IL CLIMATE CHANGE È ANCHE IL MODO DI RACCONTARLO
Isatelliti della costellazione Copernico, un progetto europeo, rilevano le alterazioni del ghiaccio e la temperatura dell’oceano, raccogliendo dati che non lasciano dubbi sull’accelerazione del cambiamento climatico. Migliaia di scienziati in tutto il mondo interpretano dati, costruiscono modelli, leggono le tendenze e a loro volta si sono dati alcune risposte: il cambiamento climatico è causato dalle emissioni generate dal modello di produzione sviluppato dagli umani negli ultimi due secoli. Fotografi, narratori, attivisti, designer e architetti, imprenditori e visionari, in ogni paese raccontano il fenomeno e guidano la loro comunità ad agire di conseguenza. Ma l’umanità si muove troppo lentamente. Al museo di Storia Naturale di Milano c’è in questi giorni una mostra curata da Luca Mercalli, presidente della Società Meteorologica Italiana, e realizzata con National Geographic. «Il riscaldamento globale generato dall’uomo non è un’ipotesi per il futuro, bensì un fenomeno già in atto» scrive Mercalli. Le fotografie emozionanti che si susseguono raccontano la trasformazione del pianeta. E, nell’ultima sala, si trovano postazioni interattive nelle quali i visitatori possono scoprire qual è il loro personale contributo al riscaldamento globale.

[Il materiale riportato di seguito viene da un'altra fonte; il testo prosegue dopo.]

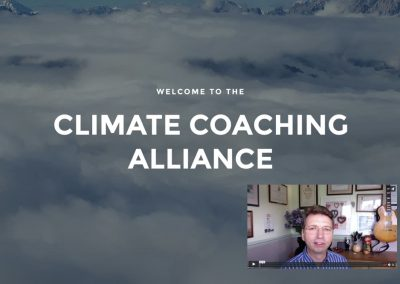 Using Neil's Wheel to speak with more clients, more easily about the climate & more – 17th August (watch the recording) & 21st September 2020
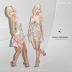 SHEA DESIGNS - LUCINDA DRESS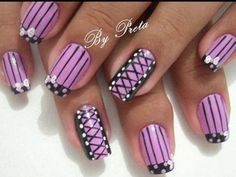 50 Most Stylish Corset Nail Art Designs Fancy Nails, Love Nails, Pretty Nails, Sexy Nails, Crazy Nails, Short Nail Designs, Cute Nail Designs, Corset Nails, Nail Polish Designs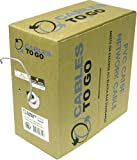 C2G / Cables to Go 27352 Cat5E UTP Solid PVC CMR-Rated Cable, Grey (1000 Feet/304.8 Meters)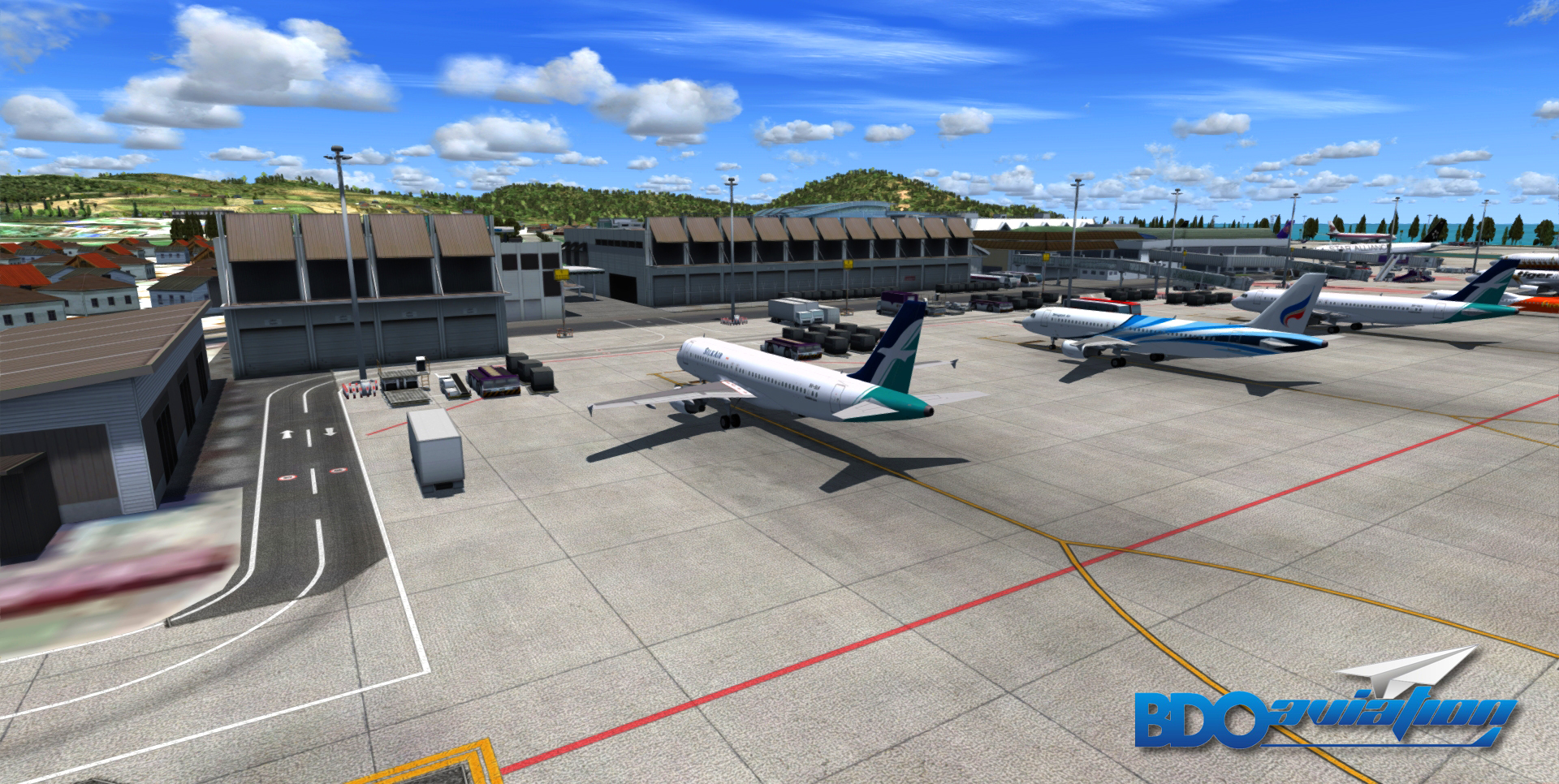 BDOAVIATION - PHUKET INTERNATIONAL AIRPORT FOR FSX & P3D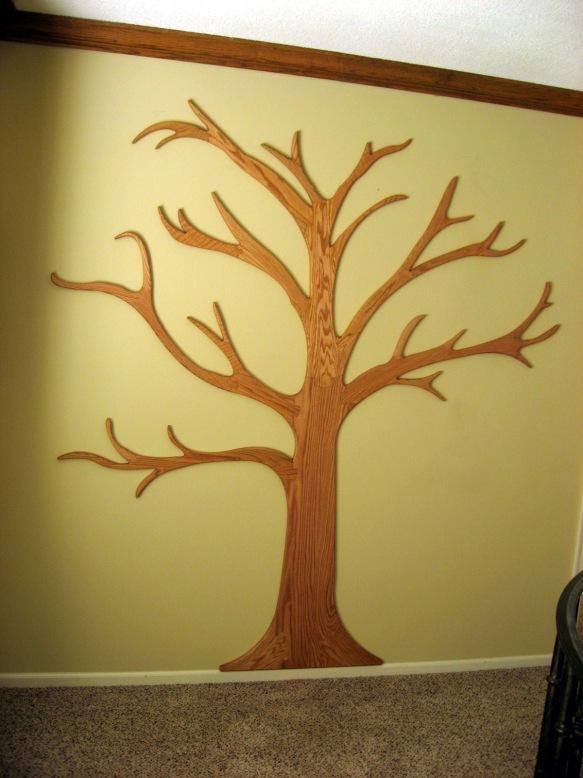 tree installed 001E
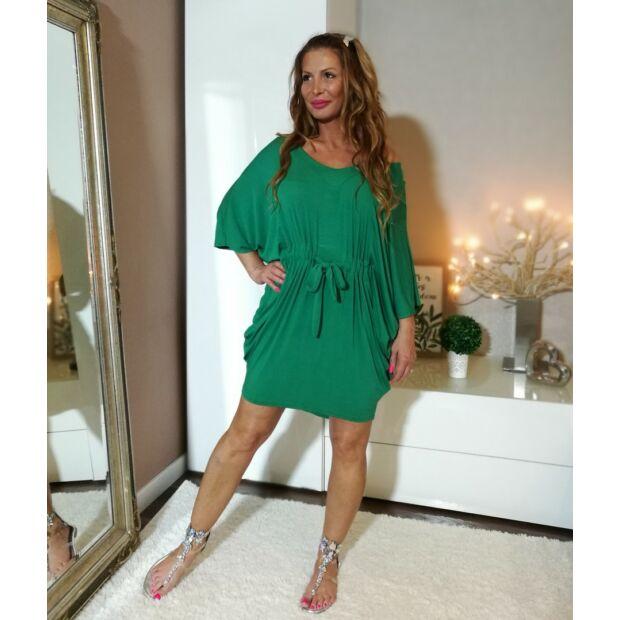Zöld  V  nyakú, derékrésznél  megkötős laza  szabású ruha.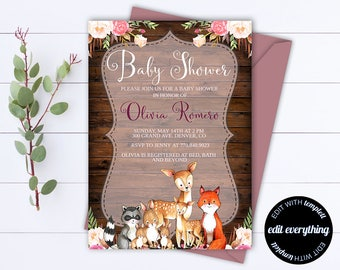 Rustic Baby Shower Invitation Template Girl Baby Shower Invite Woodland Animal Baby Shower Template Rustic Baby Girl Shower invitation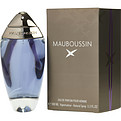Mauboussin Eau De Parfum Spray 3.4 oz for men by Mauboussin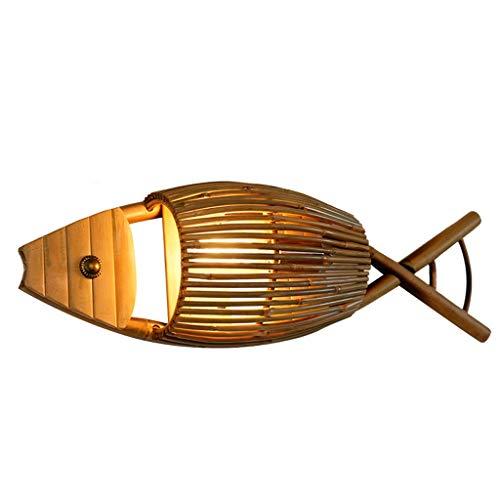 YITIANTIAN Candelabros de Pared En el Estilo Chino Retro Lámpara de Pared Dormitorio Creativo Lámpara de Pared Lámpara cabecera de Pared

Il cambiamento climatico è anche il modo di raccontarlo. Dalla consapevolezza del disastroso aumento dell’instabilità climatica che si annuncia per i prossimi decenni discende la capacità degli umani di comprendere il valore del bene comune, di agire in modo collettivamente razionale per mitigare il fenomeno e di innovare le strutture della vita quotidiana per adattarle all’ormai inevitabile trasformazione del pianeta. I mezzi con i quali si racconta il fenomeno, le forme retoriche, i linguaggi, i dati di fatto e la loro comprensibilità definiscono la reazione della società globale. Ormai è provata la tendenza degli umani a sottovalutare i fatti che riguardano il lontano futuro e le minacce delle quali non hanno una fisica e immediata percezione. Dall’epoca dei “Limiti dello sviluppo”, il grande studio sul futuro del pianeta realizzato da Mit e Club di Roma nel 1972, le analisi razionali si sono mescolate agli allarmi e alle forme della modernizzazione culturale, conquistando molte coscienze ma non abbastanza da modificare radicalmente la traiettoria. «Dobbiamo adattarci all’aumento delle temperature di due gradi. Può essere una buona occasione per migliorare la qualità della vita nelle città, con più verde e trasporti più intelligenti - dice Mercalli -. Sono richieste innovazioni importanti. E cambiamenti di direzione significativi per evitare di andare oltre i due gradi». Ma la consapevolezza deve crescere: «È molto peggio di quello che si crede - scrive David Wallace-Wells in “The Uninhabitable Earth” (Penguin 2019) -. La Terra ha già conosciuto cinque estinzioni di massa. Quattro su cinque furono causate da cambiamenti climatici generati dai gas serra». Stiamo ancora cercando come descrivere tutto questo in modo da attivare una vera risposta generalizzata degli umani: il loro modo di informarsi e decidere insieme deve evolvere per creare un’intelligenza collettiva adeguata al compito che deve affrontare. Il sistema dei media ne è parte essenziale. Anche questa è “ecologia dei media”. Dai ragazzi che hanno manifestato venerdì in tutto il mondo viene una lezione.